For a brief moment before I order six “whatever-donuts,” I pause to absorb my surroundings. To feel the cold air pouring through the windows, the uncomfortable pain induced by the studded purse that is crushed underneath my thigh, the lyrics of Tik Tok pouring out of my mouth like drool induced by Ryan Gosling’s smolder. I then commence to sing as loudly as I can, thrashing my body around as much as my 90’s-esque mini dress will allow, shaking the car to the beat of horrible hip hop.
This is perfect, this is happiness, this is teen. This is one of the moments in which it is kind of okay being a half-child, half-adult, where I am out doing wonderful things without parental supervision but can still act like an idiot because I am not technically old enough to be required to act fully sensibly.
So often we complain about this period of our lives, attaching it to adjectives such as “terrible,” “hopeless,” “wasteful,” but these are transformative years that are also exhilarating and independent. They ease us into the world of responsibility, but still allow us to cling to our favorite parts of childhood while sampling the freedom of the adult world. These are the years that are crucial to our growth and development as human beings.

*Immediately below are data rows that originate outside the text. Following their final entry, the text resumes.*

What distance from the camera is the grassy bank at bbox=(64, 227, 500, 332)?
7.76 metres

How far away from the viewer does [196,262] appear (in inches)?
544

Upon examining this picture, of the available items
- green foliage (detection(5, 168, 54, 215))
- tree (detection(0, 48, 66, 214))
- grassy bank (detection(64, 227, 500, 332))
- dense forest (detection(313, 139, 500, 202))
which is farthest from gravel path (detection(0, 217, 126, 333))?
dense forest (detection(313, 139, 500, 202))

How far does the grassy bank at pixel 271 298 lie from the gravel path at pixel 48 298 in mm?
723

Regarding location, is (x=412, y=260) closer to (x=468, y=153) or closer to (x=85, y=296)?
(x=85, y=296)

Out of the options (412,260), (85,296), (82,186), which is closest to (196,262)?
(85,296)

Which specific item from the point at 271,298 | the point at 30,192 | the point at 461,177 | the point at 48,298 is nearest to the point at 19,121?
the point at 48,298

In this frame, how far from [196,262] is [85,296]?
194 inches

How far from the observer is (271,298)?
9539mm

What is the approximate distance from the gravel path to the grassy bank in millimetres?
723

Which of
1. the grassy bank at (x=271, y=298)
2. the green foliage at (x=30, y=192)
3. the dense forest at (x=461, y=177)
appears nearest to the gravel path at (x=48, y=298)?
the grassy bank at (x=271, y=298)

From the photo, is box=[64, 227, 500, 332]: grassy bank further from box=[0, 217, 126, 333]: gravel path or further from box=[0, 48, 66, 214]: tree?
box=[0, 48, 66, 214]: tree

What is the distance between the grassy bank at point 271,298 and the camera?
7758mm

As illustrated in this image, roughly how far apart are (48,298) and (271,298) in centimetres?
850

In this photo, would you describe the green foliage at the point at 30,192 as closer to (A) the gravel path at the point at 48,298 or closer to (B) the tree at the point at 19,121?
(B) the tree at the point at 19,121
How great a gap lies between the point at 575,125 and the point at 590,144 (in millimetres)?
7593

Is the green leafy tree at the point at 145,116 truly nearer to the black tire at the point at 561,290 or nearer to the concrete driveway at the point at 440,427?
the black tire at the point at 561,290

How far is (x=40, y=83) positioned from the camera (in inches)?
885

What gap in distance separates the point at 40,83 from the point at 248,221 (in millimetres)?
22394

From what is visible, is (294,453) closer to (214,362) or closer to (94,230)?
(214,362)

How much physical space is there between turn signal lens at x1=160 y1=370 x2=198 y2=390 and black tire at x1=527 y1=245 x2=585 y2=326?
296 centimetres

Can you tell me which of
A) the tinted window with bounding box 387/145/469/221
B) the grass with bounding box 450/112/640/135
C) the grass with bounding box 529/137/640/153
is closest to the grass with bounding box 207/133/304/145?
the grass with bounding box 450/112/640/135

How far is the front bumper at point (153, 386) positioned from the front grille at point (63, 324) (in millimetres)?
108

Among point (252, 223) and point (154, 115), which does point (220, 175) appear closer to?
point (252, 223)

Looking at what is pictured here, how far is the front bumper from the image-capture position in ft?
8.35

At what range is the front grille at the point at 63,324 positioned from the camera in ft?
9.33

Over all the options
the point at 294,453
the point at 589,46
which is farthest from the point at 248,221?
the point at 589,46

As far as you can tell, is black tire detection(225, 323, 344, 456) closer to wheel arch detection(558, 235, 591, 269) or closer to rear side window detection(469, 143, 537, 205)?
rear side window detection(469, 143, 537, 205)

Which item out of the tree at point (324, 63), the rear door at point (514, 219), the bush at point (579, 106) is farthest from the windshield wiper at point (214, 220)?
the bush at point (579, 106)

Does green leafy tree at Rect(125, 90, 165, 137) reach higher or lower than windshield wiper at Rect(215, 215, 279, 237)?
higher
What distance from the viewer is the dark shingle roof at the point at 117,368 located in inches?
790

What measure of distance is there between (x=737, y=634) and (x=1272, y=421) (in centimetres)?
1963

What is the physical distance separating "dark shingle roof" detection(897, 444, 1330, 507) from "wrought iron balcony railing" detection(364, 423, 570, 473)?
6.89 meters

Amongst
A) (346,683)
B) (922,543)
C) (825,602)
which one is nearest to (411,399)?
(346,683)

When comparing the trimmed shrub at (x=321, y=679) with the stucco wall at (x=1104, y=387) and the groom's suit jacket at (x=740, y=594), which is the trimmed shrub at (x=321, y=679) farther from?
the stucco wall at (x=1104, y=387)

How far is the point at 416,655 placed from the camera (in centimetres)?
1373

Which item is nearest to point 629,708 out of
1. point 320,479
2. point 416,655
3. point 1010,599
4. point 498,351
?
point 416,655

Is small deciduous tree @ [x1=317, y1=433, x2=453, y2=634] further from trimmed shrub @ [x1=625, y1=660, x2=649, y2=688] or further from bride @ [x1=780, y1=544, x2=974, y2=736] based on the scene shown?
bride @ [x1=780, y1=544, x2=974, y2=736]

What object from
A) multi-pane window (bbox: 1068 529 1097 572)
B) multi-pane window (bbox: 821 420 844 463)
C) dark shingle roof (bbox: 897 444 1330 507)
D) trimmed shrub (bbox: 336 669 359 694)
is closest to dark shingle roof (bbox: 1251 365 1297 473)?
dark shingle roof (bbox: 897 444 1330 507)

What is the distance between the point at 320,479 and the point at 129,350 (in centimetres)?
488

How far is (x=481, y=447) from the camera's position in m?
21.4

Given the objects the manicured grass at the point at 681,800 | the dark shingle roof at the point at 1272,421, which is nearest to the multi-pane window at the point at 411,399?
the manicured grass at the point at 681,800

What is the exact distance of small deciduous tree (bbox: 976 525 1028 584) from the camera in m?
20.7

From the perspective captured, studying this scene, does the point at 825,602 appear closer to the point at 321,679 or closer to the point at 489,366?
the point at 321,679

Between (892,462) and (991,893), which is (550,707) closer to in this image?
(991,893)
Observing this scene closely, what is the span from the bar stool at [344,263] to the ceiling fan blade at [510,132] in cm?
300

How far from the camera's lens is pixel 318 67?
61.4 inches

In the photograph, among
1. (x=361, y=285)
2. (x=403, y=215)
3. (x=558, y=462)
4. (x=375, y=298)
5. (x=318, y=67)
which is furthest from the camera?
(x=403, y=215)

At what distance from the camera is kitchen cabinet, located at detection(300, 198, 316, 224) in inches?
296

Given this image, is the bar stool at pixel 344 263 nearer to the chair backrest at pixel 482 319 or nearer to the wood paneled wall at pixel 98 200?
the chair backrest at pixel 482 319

Thanks to economics class, I have determined that being an adult sounds terrible–taxes, children, grocery shopping, rent, watching crime shows religiously and raving about “Blackfish”–let us shove that as far into the future as we can and continue to meander through the downtown mall on Friday nights, buying Cook Out’s Cheerwine floats with only quarters after a rambunctious night of driving through Earlysville blasting the Breakfast Club soundtrack.
Now is your time to dye your hair and to wink at people you don’t know but would like to! Now is your time to write terrible songs and dabble in different stereotypes! To sport three pairs of Nike socks or let your pants dangle a foot below your waist! To wear your favorite black Chelsea boots to concerts filled with faded college students who are wearing Toms and drinking Bud Light! Now is your time to do the socially unacceptable and it be relatively accepted just because it will be written off as “something a teenager would do.”
We are dilettantes of the world! Yes, we have to get up while it is still dark outside, we have to outline and spend 8 hours in uncomfortable plastic chairs but in every minute of what we label “educational hell,” we are living the parts of the high school movies they never showed: the getting-to-know-you’s, the group projects, the history lectures, the uncomfortable flirting, the bad hair days.
There is a satisfaction that derives from being able to be so dramatic and stupid and strange during our high school years. The miserable moments of being a teenager are the valued moments of being a teenager. You sort of love being able to relate to Taylor Swift’s lyrics and worrying about a prom date, you sort of love tweeting about all the mango frozen yogurt you just ate by yourself.
Before student loans, before taxes bear down on us, before we spend every week night watching Scandal or NCIS, let us appreciate the blissful ignorance of adolescence. Let the late-night sob fests and the failed tests be overshadowed by the midnight Slurpee runs, the car speakers blasting Beyoncè, your head so far out the window in the nighttime air that you can’t hear her regal voice against the wind, but you can feel the bass.